Begin

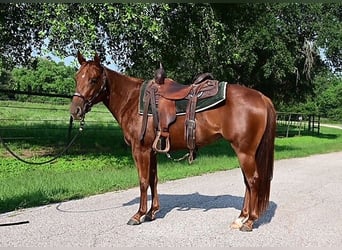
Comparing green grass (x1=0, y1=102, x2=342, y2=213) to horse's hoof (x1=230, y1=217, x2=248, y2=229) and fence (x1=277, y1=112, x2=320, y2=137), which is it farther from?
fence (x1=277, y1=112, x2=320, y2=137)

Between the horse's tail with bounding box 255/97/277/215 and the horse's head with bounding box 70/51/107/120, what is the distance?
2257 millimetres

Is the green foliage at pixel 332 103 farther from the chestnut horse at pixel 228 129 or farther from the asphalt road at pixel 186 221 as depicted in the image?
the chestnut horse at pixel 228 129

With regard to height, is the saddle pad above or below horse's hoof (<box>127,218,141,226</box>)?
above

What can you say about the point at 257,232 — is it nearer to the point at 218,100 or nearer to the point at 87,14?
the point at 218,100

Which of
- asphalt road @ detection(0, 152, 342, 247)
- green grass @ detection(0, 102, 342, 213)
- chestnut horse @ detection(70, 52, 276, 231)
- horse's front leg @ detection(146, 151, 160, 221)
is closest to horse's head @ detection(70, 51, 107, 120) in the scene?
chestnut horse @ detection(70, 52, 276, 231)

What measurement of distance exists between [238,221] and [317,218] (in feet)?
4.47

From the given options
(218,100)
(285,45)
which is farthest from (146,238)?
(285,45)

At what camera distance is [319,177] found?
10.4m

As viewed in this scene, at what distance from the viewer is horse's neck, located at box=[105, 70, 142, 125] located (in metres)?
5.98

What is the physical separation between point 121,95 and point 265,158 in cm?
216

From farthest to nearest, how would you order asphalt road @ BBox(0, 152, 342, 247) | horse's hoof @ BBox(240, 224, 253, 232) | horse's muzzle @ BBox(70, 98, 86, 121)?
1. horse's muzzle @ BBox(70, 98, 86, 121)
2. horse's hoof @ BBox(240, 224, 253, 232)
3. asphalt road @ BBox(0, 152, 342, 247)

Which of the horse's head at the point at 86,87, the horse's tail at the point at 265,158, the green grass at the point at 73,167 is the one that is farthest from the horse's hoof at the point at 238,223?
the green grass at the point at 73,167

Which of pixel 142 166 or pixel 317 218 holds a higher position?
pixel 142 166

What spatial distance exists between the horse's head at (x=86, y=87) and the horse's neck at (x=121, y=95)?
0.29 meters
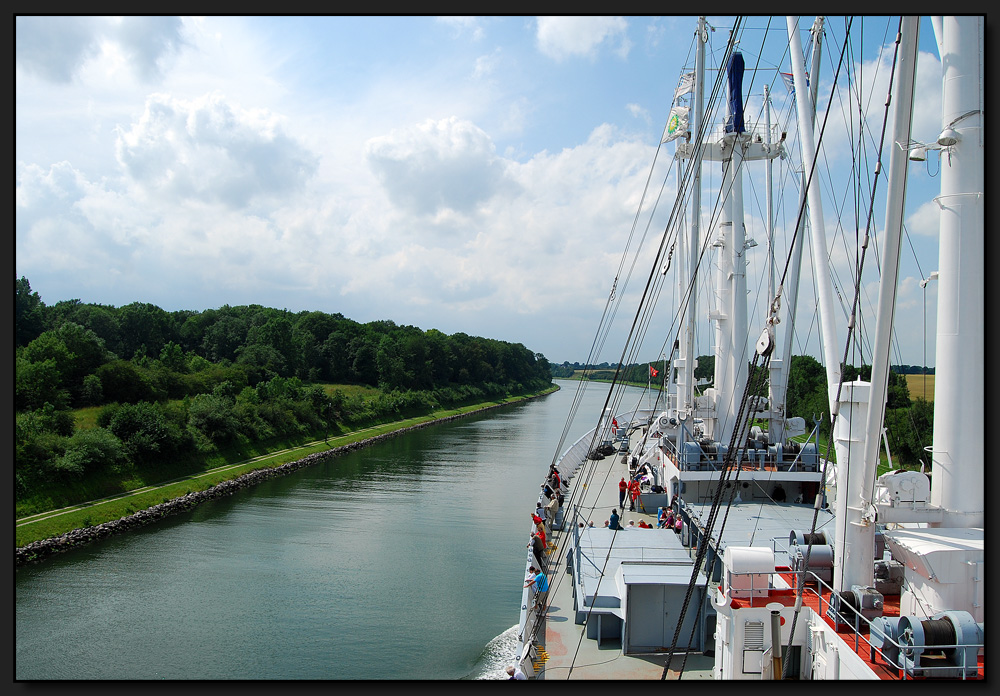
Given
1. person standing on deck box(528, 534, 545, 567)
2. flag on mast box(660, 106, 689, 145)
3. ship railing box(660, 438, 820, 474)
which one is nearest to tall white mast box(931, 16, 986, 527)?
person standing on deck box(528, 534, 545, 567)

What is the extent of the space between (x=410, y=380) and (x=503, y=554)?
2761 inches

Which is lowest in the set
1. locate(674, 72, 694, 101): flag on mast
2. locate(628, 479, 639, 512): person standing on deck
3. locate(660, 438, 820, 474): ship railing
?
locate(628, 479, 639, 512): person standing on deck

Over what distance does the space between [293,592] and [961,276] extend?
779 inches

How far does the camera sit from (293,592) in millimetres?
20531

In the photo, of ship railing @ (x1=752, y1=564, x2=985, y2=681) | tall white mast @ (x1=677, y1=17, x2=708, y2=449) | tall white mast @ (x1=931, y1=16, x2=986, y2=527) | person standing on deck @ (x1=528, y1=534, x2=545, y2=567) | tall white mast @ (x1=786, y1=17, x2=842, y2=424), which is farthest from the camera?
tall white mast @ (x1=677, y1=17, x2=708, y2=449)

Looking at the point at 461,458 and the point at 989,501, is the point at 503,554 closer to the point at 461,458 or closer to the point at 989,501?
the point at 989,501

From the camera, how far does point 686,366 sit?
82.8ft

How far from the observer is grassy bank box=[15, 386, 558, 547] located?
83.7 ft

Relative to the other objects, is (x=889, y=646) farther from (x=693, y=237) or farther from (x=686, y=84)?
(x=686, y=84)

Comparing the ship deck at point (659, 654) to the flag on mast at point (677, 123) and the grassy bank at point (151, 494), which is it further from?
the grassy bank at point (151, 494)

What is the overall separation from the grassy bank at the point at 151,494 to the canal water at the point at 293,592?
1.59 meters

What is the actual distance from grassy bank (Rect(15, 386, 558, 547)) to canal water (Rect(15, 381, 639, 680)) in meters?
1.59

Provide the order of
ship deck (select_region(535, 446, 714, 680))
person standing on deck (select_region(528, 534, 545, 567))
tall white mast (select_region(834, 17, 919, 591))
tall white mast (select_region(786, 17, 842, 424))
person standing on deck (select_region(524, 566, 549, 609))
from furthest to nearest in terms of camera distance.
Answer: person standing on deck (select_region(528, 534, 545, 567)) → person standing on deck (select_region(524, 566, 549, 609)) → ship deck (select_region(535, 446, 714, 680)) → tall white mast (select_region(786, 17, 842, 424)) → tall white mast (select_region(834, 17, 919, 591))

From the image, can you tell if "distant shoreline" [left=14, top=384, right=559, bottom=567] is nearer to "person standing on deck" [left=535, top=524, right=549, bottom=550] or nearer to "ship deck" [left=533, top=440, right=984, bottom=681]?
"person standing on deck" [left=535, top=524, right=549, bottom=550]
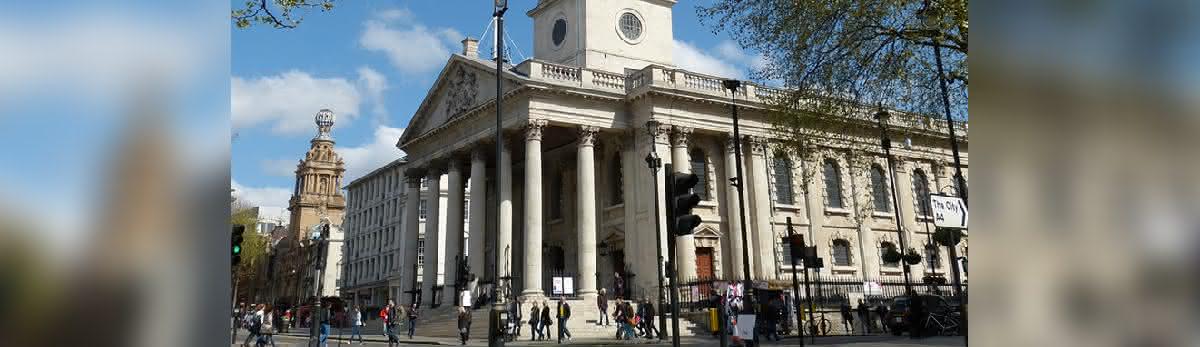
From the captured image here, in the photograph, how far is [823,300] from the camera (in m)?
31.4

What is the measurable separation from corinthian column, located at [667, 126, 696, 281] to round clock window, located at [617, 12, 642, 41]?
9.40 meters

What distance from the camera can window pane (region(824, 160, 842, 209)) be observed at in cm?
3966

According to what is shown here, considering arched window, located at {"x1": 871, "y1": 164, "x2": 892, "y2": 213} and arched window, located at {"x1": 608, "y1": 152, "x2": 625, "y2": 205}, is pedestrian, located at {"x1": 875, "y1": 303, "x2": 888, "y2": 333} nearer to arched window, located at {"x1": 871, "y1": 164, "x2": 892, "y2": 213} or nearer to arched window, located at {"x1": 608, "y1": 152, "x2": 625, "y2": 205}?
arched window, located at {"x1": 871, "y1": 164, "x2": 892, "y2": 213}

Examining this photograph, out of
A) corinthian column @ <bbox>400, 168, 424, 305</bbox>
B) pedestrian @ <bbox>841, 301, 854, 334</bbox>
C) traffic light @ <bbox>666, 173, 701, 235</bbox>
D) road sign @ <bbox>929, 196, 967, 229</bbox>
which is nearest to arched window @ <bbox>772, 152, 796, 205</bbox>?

End

**Written problem**
Transcribe each line above verbatim, with the pictures left out.

**Result**
Comparing green grass (x1=0, y1=102, x2=342, y2=213) to horse's hoof (x1=230, y1=217, x2=248, y2=229) and fence (x1=277, y1=112, x2=320, y2=137), which is it farther from?
fence (x1=277, y1=112, x2=320, y2=137)

Between the horse's tail with bounding box 255/97/277/215 and the horse's head with bounding box 70/51/107/120, what is the distance?
2257 millimetres

Is the green foliage at pixel 332 103 farther from the chestnut horse at pixel 228 129 or farther from the asphalt road at pixel 186 221 as depicted in the image?
the chestnut horse at pixel 228 129

With regard to height, is the saddle pad above or below horse's hoof (<box>127,218,141,226</box>)?
above

What can you say about the point at 257,232 — is it nearer to the point at 218,100 or nearer to the point at 87,14?
the point at 218,100

Which of
- asphalt road @ detection(0, 152, 342, 247)
- green grass @ detection(0, 102, 342, 213)
- chestnut horse @ detection(70, 52, 276, 231)
- horse's front leg @ detection(146, 151, 160, 221)
is closest to horse's head @ detection(70, 51, 107, 120) in the scene?
chestnut horse @ detection(70, 52, 276, 231)

What measurement of distance exists between [238,221] and [317,218] (in feet)?
4.47

From the given options
(218,100)
(285,45)
which is farthest from (146,238)?
(285,45)

At what camera distance is [319,177] found?
10.4m

As viewed in this scene, at what distance from the viewer is horse's neck, located at box=[105, 70, 142, 125] located (in metres)?
5.98

What is the physical separation between point 121,95 and point 265,158 in cm?
216

From farthest to nearest, how would you order asphalt road @ BBox(0, 152, 342, 247) | horse's hoof @ BBox(240, 224, 253, 232) | horse's muzzle @ BBox(70, 98, 86, 121)?
1. horse's muzzle @ BBox(70, 98, 86, 121)
2. horse's hoof @ BBox(240, 224, 253, 232)
3. asphalt road @ BBox(0, 152, 342, 247)

Which of the horse's head at the point at 86,87, the horse's tail at the point at 265,158, the green grass at the point at 73,167 is the one that is farthest from the horse's hoof at the point at 238,223?
the green grass at the point at 73,167

Which of pixel 142 166 or pixel 317 218 holds a higher position?
pixel 142 166

What spatial distance exists between the horse's head at (x=86, y=87) and the horse's neck at (x=121, y=95)?
0.29 meters
Given
1. person standing on deck box(528, 534, 545, 567)
2. flag on mast box(660, 106, 689, 145)
3. ship railing box(660, 438, 820, 474)
which one is nearest to tall white mast box(931, 16, 986, 527)?
person standing on deck box(528, 534, 545, 567)

What is the extent of the space between (x=410, y=380) and (x=503, y=554)?
2761 inches

Which is lowest in the set
1. locate(674, 72, 694, 101): flag on mast
2. locate(628, 479, 639, 512): person standing on deck
3. locate(660, 438, 820, 474): ship railing
?
locate(628, 479, 639, 512): person standing on deck

Over what distance does the space between [293,592] and [961,276] extend?
779 inches

How far does the camera sit from (293,592) in millimetres?
20531

In the photo, of ship railing @ (x1=752, y1=564, x2=985, y2=681) | tall white mast @ (x1=677, y1=17, x2=708, y2=449) | tall white mast @ (x1=931, y1=16, x2=986, y2=527) | person standing on deck @ (x1=528, y1=534, x2=545, y2=567) | tall white mast @ (x1=786, y1=17, x2=842, y2=424), which is farthest from the camera?
tall white mast @ (x1=677, y1=17, x2=708, y2=449)

Looking at the point at 461,458 and the point at 989,501, is the point at 503,554 closer to the point at 461,458 or closer to the point at 989,501?
the point at 989,501

From the camera, how far does point 686,366 sit?
82.8ft

How far from the observer is grassy bank box=[15, 386, 558, 547] located?
83.7 ft

Relative to the other objects, is (x=889, y=646) farther from (x=693, y=237) or farther from (x=686, y=84)?
(x=686, y=84)

Comparing the ship deck at point (659, 654) to the flag on mast at point (677, 123) and the grassy bank at point (151, 494), which is it further from?
the grassy bank at point (151, 494)

What is the overall separation from the grassy bank at the point at 151,494 to the canal water at the point at 293,592?
1.59 meters

What is the actual distance from grassy bank (Rect(15, 386, 558, 547)) to canal water (Rect(15, 381, 639, 680)) in meters?
1.59

Provide the order of
ship deck (select_region(535, 446, 714, 680))
person standing on deck (select_region(528, 534, 545, 567))
tall white mast (select_region(834, 17, 919, 591))
tall white mast (select_region(786, 17, 842, 424))
person standing on deck (select_region(524, 566, 549, 609))
from furthest to nearest in terms of camera distance.
Answer: person standing on deck (select_region(528, 534, 545, 567)) → person standing on deck (select_region(524, 566, 549, 609)) → ship deck (select_region(535, 446, 714, 680)) → tall white mast (select_region(786, 17, 842, 424)) → tall white mast (select_region(834, 17, 919, 591))

From the image, can you tell if "distant shoreline" [left=14, top=384, right=559, bottom=567] is nearer to "person standing on deck" [left=535, top=524, right=549, bottom=550] or nearer to "ship deck" [left=533, top=440, right=984, bottom=681]?
"person standing on deck" [left=535, top=524, right=549, bottom=550]
From the captured image here, in the photograph, how far is [823,300] from the camera (in m)?
31.4

What is the measurable separation from corinthian column, located at [667, 126, 696, 281] to round clock window, located at [617, 12, 642, 41]?
9.40 meters

What distance from the camera can window pane (region(824, 160, 842, 209)) be observed at in cm?
3966

According to what is shown here, considering arched window, located at {"x1": 871, "y1": 164, "x2": 892, "y2": 213} and arched window, located at {"x1": 608, "y1": 152, "x2": 625, "y2": 205}, is pedestrian, located at {"x1": 875, "y1": 303, "x2": 888, "y2": 333} nearer to arched window, located at {"x1": 871, "y1": 164, "x2": 892, "y2": 213} or nearer to arched window, located at {"x1": 608, "y1": 152, "x2": 625, "y2": 205}?
arched window, located at {"x1": 871, "y1": 164, "x2": 892, "y2": 213}

Examining this photograph, out of
A) corinthian column @ <bbox>400, 168, 424, 305</bbox>
B) pedestrian @ <bbox>841, 301, 854, 334</bbox>
C) traffic light @ <bbox>666, 173, 701, 235</bbox>
D) road sign @ <bbox>929, 196, 967, 229</bbox>
which is nearest to arched window @ <bbox>772, 152, 796, 205</bbox>?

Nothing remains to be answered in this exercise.